Der Rechtsruck hat bereits zu schweren Verwerfungen in der jungen Partei geführt. Die frühere Parteisprecherin Dagmar Metzger verließ die Spitze der Partei und gründete mit Gesinnungsgenossen „Kolibri - Konservative und Liberale in der AfD“. In ihrem Manifest heißt es: „So muss sich auch die AfD insgesamt fragen, ob sie in der Zukunft den politischen Opportunisten, zu kurz gekommenen Wüterichen, radikalen Reaktionären oder ganz allgemein dem Chauvinismus und dem Hass - sei es auf die EU oder auf Minderheiten - eine Heimat sein möchte.“

Parteichef Lucke hat sichtlich Schwierigkeiten, die innerparteilichen Proteste klein zu halten. Beim Erfurter Partei im März scheiterte er mit einem Antrag, durch eine Satzungsänderung der Parteispitze mehr Kompetenzen einzuräumen. In einer hitzigen Debatte warfen ihm Delegierte autokratisches Verhalten vor.

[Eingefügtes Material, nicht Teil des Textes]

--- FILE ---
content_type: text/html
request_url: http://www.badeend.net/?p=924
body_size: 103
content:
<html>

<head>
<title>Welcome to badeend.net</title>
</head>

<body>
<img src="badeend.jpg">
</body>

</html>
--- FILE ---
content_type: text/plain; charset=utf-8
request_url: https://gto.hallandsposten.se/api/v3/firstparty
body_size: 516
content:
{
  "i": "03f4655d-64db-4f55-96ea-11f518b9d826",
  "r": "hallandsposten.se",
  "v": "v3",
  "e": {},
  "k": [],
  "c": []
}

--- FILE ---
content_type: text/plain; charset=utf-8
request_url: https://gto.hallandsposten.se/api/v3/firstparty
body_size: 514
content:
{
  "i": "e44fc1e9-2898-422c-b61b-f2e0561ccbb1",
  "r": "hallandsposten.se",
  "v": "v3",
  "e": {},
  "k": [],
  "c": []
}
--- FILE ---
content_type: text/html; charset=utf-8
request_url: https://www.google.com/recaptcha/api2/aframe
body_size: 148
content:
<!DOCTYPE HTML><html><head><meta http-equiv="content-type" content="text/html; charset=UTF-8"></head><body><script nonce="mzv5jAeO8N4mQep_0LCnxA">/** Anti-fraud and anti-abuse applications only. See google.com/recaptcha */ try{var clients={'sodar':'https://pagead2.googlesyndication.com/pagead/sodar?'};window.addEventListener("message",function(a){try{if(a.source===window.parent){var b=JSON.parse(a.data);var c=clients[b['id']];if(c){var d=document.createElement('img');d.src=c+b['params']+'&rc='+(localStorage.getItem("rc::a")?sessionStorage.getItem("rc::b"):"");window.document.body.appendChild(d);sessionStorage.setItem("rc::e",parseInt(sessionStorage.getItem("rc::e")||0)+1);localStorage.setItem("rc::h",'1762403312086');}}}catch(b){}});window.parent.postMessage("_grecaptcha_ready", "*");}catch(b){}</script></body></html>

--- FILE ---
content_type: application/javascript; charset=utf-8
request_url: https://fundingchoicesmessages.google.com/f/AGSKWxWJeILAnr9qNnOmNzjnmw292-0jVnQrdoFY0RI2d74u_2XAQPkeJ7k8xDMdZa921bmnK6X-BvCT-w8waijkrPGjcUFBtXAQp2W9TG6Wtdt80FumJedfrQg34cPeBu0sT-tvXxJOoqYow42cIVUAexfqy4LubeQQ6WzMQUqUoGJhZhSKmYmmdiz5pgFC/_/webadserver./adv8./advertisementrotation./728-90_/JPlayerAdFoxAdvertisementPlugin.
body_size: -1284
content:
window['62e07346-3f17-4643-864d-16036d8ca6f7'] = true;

Doch nicht nur mit ihren rechtspopulistischen Tendenzen begibt sich die AfD ins politische Abseits. In ihrem Europa-Wahlprogramm fordert die AfD unter anderem das Ende des Euro. Es ist so gut wie ausgeschlossen, dass eine der Bundestagsparteien dies mittragen würde - sogar die die Euro-Rettungspolitik ablehnende Linkspartei bekennt sich zu der Einheitswährung.

Auch wegen dieser fehlenden Machtperspektive sehen Wahlforscher die Zukunft der AfD und deren Chancen bei der Bundestagwahl 2017 skeptisch. „Kaum eine neue Partei hat sich je durchgesetzt“, sagte Oliver Krieg von Meinungsforschungsinstitut TNS Emnid der Agentur Reuters und verweist auf die Piratenpartei. Zudem scheint sich die Euro-Krise abzuschwächen, was zur Lasten der AfD gehen dürfte.

„Das hält nicht ewig, auch die rechtsradikalen Republikaner waren seinerzeit im Europa-Parlament und sind jetzt wieder weg“, urteilte auch Forsa-Chef Manfred Güllner. Ohnehin ist es seiner Ansicht nach nicht der Euro-kritische Kurs, der der AfD die Wähler zutreibt. „Der Hauptgrund für die Wahl der AfD ist eine systemkritische, auch demokratiekritische Einstellung.“ Ihre Anhänger seien voller Wut und Abstiegsängsten.